In questo passaggio è interessante notare come la madre venga congiunta al “resto del mondo” quale elemento avverso, estraneo. Così, la difficoltà all’interno del microcosmo domestico non è che una rappresentazione di quel generalizzato sentimento di disagio nei confronti delle persone, e l’impossibilità di trovare una certezza, soprattutto lavorativa, lascia la protagonista in balia di una “libertà eccessiva”, difficile da convogliare in un obiettivo.
Bonfanti coglie in questo punto l’occasione per sferrare una critica alla società consumistica, incapace di vedere e disinteressata ad aiutare una ragazza che, derubata della borsetta in una delle vie dello shopping, si trova in difficoltà: “Non una sola persona che si preoccupasse del motivo per cui era lì, a terra, sanguinante e visibilmente sconvolta. Non un solo uomo che, avendo assistito alla scena, decidesse di perdere un secondo della sua vita per aiutarla, anche soltanto facendo una stupidissima telefonata al 113”.

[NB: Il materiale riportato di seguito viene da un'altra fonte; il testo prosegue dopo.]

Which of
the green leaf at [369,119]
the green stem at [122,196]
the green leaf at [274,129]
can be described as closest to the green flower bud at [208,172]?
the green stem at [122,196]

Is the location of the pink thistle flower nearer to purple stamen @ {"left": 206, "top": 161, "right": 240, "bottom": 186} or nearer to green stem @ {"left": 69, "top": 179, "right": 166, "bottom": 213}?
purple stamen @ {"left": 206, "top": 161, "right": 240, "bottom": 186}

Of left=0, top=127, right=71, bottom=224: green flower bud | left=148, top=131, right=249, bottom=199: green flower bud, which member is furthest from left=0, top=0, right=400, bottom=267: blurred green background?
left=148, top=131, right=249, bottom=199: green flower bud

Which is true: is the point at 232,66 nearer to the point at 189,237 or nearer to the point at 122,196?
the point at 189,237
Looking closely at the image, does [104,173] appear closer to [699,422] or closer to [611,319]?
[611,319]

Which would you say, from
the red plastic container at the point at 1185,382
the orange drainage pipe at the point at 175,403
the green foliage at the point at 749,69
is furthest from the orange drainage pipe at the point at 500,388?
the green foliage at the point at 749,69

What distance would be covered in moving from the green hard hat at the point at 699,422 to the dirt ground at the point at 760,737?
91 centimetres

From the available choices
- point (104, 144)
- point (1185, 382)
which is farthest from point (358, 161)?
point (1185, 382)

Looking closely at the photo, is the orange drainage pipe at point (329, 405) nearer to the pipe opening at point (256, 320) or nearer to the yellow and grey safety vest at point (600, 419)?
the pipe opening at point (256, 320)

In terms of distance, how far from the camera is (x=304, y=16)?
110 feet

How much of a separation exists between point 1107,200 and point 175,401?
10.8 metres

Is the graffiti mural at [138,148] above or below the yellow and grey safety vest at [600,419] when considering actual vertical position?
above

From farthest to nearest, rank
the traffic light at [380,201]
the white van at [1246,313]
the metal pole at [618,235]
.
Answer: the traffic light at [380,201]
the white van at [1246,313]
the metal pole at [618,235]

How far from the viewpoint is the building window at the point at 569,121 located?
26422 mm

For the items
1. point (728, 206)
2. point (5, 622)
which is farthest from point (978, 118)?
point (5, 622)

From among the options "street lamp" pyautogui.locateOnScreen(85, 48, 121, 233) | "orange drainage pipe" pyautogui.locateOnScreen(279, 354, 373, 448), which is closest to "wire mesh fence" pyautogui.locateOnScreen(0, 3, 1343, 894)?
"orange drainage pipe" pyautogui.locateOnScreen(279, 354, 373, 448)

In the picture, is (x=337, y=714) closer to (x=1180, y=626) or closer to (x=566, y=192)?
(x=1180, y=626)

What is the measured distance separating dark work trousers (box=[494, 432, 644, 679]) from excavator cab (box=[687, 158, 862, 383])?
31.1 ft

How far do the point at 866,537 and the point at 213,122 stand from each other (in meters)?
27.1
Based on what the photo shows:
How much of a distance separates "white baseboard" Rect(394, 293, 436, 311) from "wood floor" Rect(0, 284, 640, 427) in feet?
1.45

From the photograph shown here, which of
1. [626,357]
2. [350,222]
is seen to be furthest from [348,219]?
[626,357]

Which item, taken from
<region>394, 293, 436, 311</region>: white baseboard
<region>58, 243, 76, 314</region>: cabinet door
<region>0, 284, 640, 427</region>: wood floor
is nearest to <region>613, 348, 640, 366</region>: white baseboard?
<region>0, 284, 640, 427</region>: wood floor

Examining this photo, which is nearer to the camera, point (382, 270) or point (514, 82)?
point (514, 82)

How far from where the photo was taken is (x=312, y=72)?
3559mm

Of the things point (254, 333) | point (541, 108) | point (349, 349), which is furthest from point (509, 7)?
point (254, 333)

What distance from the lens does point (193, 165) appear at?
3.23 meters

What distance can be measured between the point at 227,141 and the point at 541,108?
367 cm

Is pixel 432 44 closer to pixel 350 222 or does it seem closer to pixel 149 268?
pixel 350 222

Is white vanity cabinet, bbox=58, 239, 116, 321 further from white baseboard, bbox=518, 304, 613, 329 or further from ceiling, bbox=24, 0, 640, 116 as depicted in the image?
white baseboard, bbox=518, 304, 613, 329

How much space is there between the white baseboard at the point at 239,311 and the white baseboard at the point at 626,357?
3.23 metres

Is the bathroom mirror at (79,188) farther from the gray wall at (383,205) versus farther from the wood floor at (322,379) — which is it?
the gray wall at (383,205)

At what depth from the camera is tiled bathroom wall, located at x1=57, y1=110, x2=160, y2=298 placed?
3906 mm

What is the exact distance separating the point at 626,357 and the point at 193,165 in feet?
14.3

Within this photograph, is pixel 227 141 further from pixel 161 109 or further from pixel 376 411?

Ecco che, dispiegatosi questo panorama, Elisabetta ci appare quale protagonista perdente, vittima incapace di avviarsi in un mondo divenuto estremamente impervio e precario, senza coordinate spaziali che aiutino ad orientarsi, e dove l’individualismo diventa al contempo causa di solitudine e reazione difensiva. Dunque, arrivati verso la fine, non ci sorprende che Elisabetta decida di “immolare” il proprio corpo lasciandosi trasportare nel collettivo vuoto morale, incapace di un gesto creativo che le permetta di affrancarsi con forza e fantasia.
Per quanto riguarda il lato puramente tecnico, Bonfanti dà prova di una buona capacità narrativa; perché, sebbene In fondo ai suoi occhi non presenti grandi avvenimenti, intrighi o colpi di scena, il romanzo tiene il ritmo grazie alla ridistribuzione cronologica, in un alternarsi continuo di tempi narrativi che tengono viva l’attenzione; e, con essi, la scrittura si stende in un’andatura scorrevole, facendo emergere periodi di piacevole sorpresa per intensità e costruzione. Il distacco dalla vita della protagonista però, non viene raccontato – soprattutto in alcuni passaggi – con altrettanta distanza da parte del narratore, ma questo è solo un piccolo neo.
Per concludere, bisogna dar merito a Roberto Bonfanti di aver raccontato una vicenda semplice ma sincera, tratteggiando i pensieri e le paure di una ragazza come tante, immersa nell’enigmatica complessità delle relazioni umane e sociali.